Kemarahan para saudagar Melayu itu dituangkan dalam empat Ijtihad SRM Provinsi Kepulauan Riau. Mereka antara lain: (1) Datok Sri Lela Budaya H. Rida K. Liamsi sebagai Ketua Umum; (2) Datok Wira H. Zulkamirullah sebagai Wakil Ketua Umum; (3) Datok Suzarlisoot sebagai Ketua Bidang Koperasi; (4) Datok Wira Teja Alhabd sebagai Ketua Bidang Ekonomi Dalam Negeri; (5) Abdul Haji sebagai Ketua Bidang Wilayah; dan (6) Datok Zamzami Al.Karim sebagai Ketua Bidang Ekonomi Luar Negeri.
Berikut 4 (empat) pernyataan para saudara Melayu secara lengkap:
Pertama: Keprihatinan terhadap kasus yang menimpa Sdr Megat Rury Afriansyah yang juga sebagai Ketua Wilayah SRM Kota Batam, dan perusahaan yang dipimpinnya PT Dani Tasha Lestari pemilik hotel Pura Jaya atas pencabutan alokasi lahan seluas 10 hektar dan seluas 20 hektar serta perobohan gedung hotel Pura Jaya di kawasan Nongsa, Kota Batam, sebagai tindakan ZOLIM dan SEWENANG-WENANG.
Kedua: Mendukung Sdr Megat Rury Afriansyah dalam menempuh upaya hukum untuk mengembalikan hak-haknya berupa pengembalian atau pembatalan pencabutan alokasi lahan 20 hektar dan 10 hektar oleh BP Batam, serta ganti segala kerugian atas biaya bangunan yang telah dirobohkan oleh pihak yang merobohkan Gedung tersebut.
Ketiga: Meminta kepada apparat penegak hukum, baik Kepolisian, Kejaksaan, maupun jajaran kehakiman, untuk memberi keadilan yang se-adil-adilnya dalam kasus yang menimpa perusahaan milik Sdr Megat Rury Afriansyah. Mengingat perusahaan tersebut telah memberi andil yang besar dalam kemajuan industry di Kota Batam, serta ikut memperjuangkan berdirinya Provinsi Kepulauan Riau.
Keempat: Meminta agar Lembaga Adat Melayu (LAM) Provinsi Kepulauan Riau memberi dukungan sepenuhnya kepada Sdr Megat Rury Afriansyah, mengingat Lembaga SRM merupakan organisasi sayap LAM Provinsi Kepulauan Riau.
Sebelumnya diberitakan, perusahaan pengelola Hotel Pura Jaya bersiap mengungkap dugaan praktik mafia lahan di BP Batam yang merugikan perusahaannya serta para investor lain di Pulau Batam.
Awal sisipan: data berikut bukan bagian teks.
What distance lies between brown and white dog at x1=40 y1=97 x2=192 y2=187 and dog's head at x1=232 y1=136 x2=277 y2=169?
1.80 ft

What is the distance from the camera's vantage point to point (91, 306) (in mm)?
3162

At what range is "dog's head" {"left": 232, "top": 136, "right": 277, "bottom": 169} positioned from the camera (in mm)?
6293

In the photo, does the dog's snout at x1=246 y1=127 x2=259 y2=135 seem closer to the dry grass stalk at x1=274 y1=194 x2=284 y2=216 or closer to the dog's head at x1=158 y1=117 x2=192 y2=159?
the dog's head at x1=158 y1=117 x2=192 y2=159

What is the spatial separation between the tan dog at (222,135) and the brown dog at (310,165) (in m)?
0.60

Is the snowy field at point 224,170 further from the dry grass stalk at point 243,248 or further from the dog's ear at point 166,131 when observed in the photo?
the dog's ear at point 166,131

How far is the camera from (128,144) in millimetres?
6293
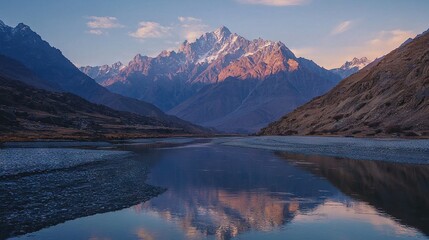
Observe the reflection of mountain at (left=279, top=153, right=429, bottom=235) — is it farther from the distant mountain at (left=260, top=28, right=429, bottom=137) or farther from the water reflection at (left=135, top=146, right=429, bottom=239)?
the distant mountain at (left=260, top=28, right=429, bottom=137)

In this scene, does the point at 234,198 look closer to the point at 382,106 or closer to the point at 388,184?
the point at 388,184

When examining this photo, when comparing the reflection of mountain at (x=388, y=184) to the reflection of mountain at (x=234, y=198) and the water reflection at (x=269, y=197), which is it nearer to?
the water reflection at (x=269, y=197)

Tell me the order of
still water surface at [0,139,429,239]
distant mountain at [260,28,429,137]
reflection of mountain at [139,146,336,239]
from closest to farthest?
1. still water surface at [0,139,429,239]
2. reflection of mountain at [139,146,336,239]
3. distant mountain at [260,28,429,137]

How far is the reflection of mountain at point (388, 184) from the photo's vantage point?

Direktur Utama PT Dani Tasha Lestari (DTL), Rury Afriansyah, menuding pengaturan alokasi lahan yang mencabut lahannya telah menguntungkan perusahaan lain, dan akan membawa bukti-bukti terkait ke Komisi III dan Komisi VI DPR RI.
“Kami sedang mempersiapkan laporan lengkap untuk diserahkan kepada DPR, yang membuktikan bahwa lahan kami dialokasikan kepada perusahaan lain,” ujar Rury.
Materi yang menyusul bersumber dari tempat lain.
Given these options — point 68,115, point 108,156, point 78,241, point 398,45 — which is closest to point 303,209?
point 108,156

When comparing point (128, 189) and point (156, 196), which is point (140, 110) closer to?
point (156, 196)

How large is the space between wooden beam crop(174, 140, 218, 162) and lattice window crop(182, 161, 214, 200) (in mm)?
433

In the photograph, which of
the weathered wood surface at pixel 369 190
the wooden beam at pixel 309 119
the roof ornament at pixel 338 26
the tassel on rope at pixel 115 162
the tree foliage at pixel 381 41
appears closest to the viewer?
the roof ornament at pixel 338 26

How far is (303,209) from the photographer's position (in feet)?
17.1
Menurutnya, BP Batam melakukan tindakan yang dianggapnya tidak sesuai hukum ketika PT DTL mengajukan perpanjangan alokasi lahan. Ia menyebut alasan BP Batam soal ketidak-setujuan terhadap business plan sebagai dalih semata untuk mencabut hak lahan perusahaan.
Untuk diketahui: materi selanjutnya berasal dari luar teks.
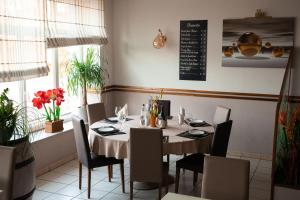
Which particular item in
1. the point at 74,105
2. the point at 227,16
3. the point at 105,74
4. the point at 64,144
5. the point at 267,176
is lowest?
the point at 267,176

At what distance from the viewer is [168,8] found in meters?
6.10

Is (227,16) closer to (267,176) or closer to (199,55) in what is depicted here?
(199,55)

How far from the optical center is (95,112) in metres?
5.10

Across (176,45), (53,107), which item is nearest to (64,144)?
(53,107)

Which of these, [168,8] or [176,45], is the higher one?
[168,8]

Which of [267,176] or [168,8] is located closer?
[267,176]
Dalam dokumen yang dimiliki PT DTL, BP Batam menginformasikan masa alokasi lahan seluas 10 hektare berakhir pada 20 Agustus 2019. PT DTL pun segera mengajukan perpanjangan UWTO pada 29 Agustus 2019. Tetapi usai memaparkan rencana kegiatan (business plan) dipresentasikan, pimpinan BP Batam yang kemudian berganti menjadi Wali Kota Batam Ex Officio Kepala BP Batam pada akhir September 2019, perpanjangan lahan kemudian ditolak oleh BP Batam.
“Kami menduga adanya upaya menjual lahan kami ke pihak lain dengan alasan yang dibuat-buat,” kata Ruri. Bukti adanya komunikasi antara Wali Kota Batam Ex Officio Kepala BP Batam dengan perusahaan yang berminat di lokasi Pura Jaya, telah ditemukan untuk dibawa ke dalam Rapat Dengar Pendapat Umum (RDPU) dengan Komisi III DPR RI yang akan dilaksanakan secepatnya.
Sementara itu, kuasa hukum PT DTL, Eko Nuriansyah, menambahkan bahwa pihaknya tengah memproses laporan pidana terkait penghancuran gedung hotel Pura Jaya di Polda Kepulauan Riau. Eko mengungkapkan, pihaknya menemukan indikasi keterlibatan Kepala BP Batam dan instansi lain dalam penghancuran gedung hotel itu.
“Mafia lahan di BP Batam diduga melibatkan pimpinan BP Batam dan instansi terkait. Kami akan membuka bukti komunikasi intens antara BP Batam dengan pengusaha lain sebelum pencabutan lahan dilakukan,” terang Eko.(tim_red).